ЗАДАНИЕ:
Перенесите полностью записи от строки со словами "How far from the" до конца записей, прибавив 125 к каждому числу в ответах (к расстояниям и координатам).

ЗАПИСИ ДЛЯ УПРАЖНЕНИЯ:
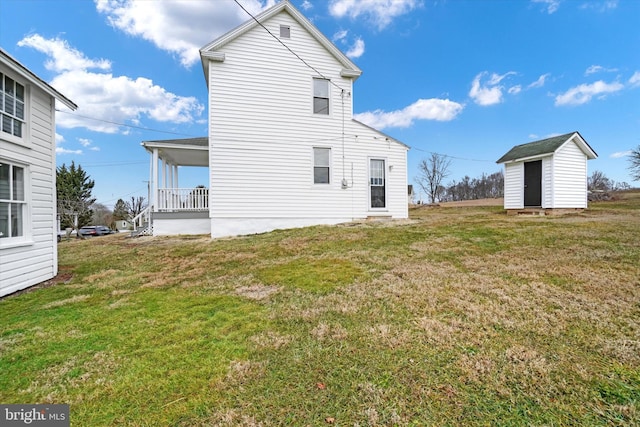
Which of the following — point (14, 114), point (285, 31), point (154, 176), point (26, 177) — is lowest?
point (26, 177)

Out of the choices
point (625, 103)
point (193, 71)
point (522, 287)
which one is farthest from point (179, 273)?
point (625, 103)

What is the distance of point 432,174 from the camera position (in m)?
37.8

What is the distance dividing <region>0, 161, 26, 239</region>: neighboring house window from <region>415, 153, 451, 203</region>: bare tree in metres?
38.3

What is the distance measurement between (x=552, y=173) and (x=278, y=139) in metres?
12.0

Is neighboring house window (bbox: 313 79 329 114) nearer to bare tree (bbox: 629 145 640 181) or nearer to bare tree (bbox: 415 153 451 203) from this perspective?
bare tree (bbox: 415 153 451 203)

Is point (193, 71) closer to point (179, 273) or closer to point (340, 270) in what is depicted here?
point (179, 273)

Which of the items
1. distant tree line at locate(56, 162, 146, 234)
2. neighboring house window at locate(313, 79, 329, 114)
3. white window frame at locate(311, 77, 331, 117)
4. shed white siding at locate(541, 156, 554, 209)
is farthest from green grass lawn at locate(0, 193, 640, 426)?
distant tree line at locate(56, 162, 146, 234)

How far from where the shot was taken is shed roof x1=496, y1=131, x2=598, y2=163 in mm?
12234

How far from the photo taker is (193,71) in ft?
42.1

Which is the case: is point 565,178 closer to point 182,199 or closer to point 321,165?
point 321,165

ПИСЬМЕННЫЙ ОТВЕТ:
How far from the photo taker is (193,71) in ft?
167.1

Which is the case: is point 565,178 closer to point 182,199 or closer to point 321,165?
point 446,290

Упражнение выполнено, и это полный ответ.